• Qué hacer: Prolonga el texto sobre el libro de Raymond Williams y retómalo justo después de su última oración.

Un clásico argentino
por Beatriz Sarlo
Este libro de Raymond Williams es un clásico. Categoría congelada que es preciso rescatar de la inercia, cubre a las obras con una delgada capa de metal, trabajada por los años, como si fueran objetos de Helmut Kieffer, esos papeles, aviones, vestidos y fotografías que el pintor alemán celebra y critica, muestra y oculta, todo al mismo tiempo.
Cuando en 1961 apareció The Long Revolution, Williams era, todavía en ese momento y en Inglaterra, una figura conflictiva ya que algunos de los que luego se convirtieron en sus defensores fervorosos, como Terry Eagleton, lo cuestionaban desde la “teoría francesa”; y otros, como Perry Anderson, aunque lo interrogaron a lo largo de las 450 páginas de Politics and Letters (1979), lo examinaron con la desconfianza con que se encara a un intelectual que no les parecía lo suficientemente marxista. En el resto de Europa y en Estados Unidos, no exageraría quien pensara que era un desconocido.

• Datos proporcionados:
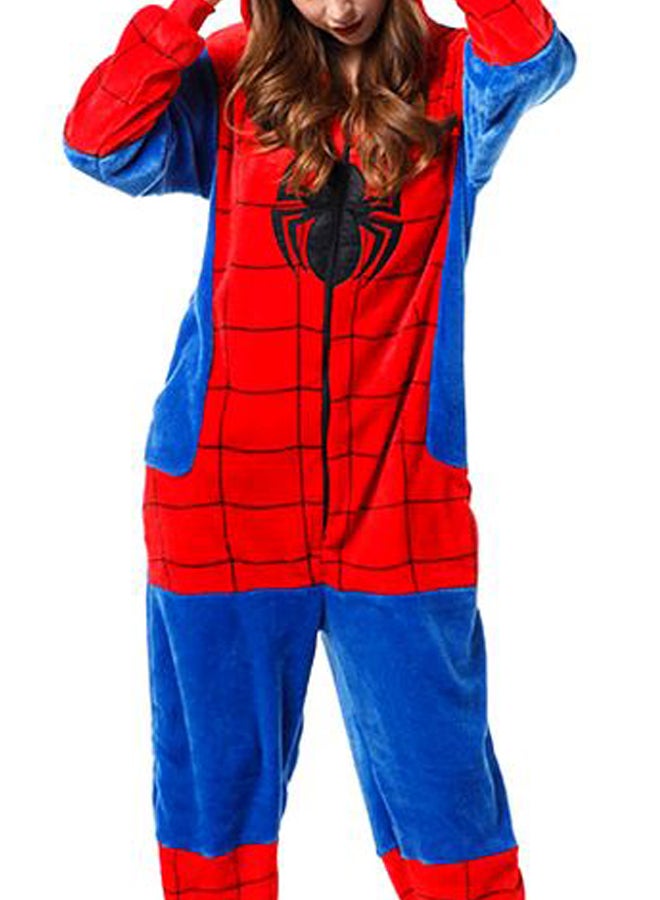 Pack Of 4 Spider Man Pattern Onesies Red/Blue/Black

• Resultado:
En los años sesenta, Williams iba en contra de las modas académicas, sobre todo en crítica literaria. Y, además, su exploración –paralela a la de la literatura– de las instituciones culturales era vista como una injerencia de la sociología sobre las artes, algo de muy mal tono para la época.
La recepción no fue entusiasta. Para quienes Cultura y sociedad (1958) había sido una intervención novedosa en la historia de las ideas estéticas y de las ideologías, The Long Revolution era un libro demasiado teórico (considérese que la crítica británica juzgaba como “demasiado abstracto” cualquier cosa que no se atuviera a los textos y se permitiera abrir discusiones teóricas). Un concepto original, provocativo y, sin duda, impreciso que trae The Long Revolution, el de “estructura del sentir”, resultaba a veces paradójico, a veces enigmático. Una década después, las cosas habían cambiado tanto que todo, y en primer lugar Raymond Williams, parecía demasiado poco abstracto, es decir, pobre en términos de teorización.
En estos años que no se avenían con Williams, su obra fue siempre incómoda, hasta que, en los ochenta, su consagración masiva (y su muerte) lo ubican en un lugar probablemente más incómodo: el gran marxista inglés (que había sido poco marxista), el teórico de la cultura (al cual se le había echado en cara su pobreza conceptual), el historiador de la cultura (cuyas omisiones y generalizaciones venían de su comercio con la sociología).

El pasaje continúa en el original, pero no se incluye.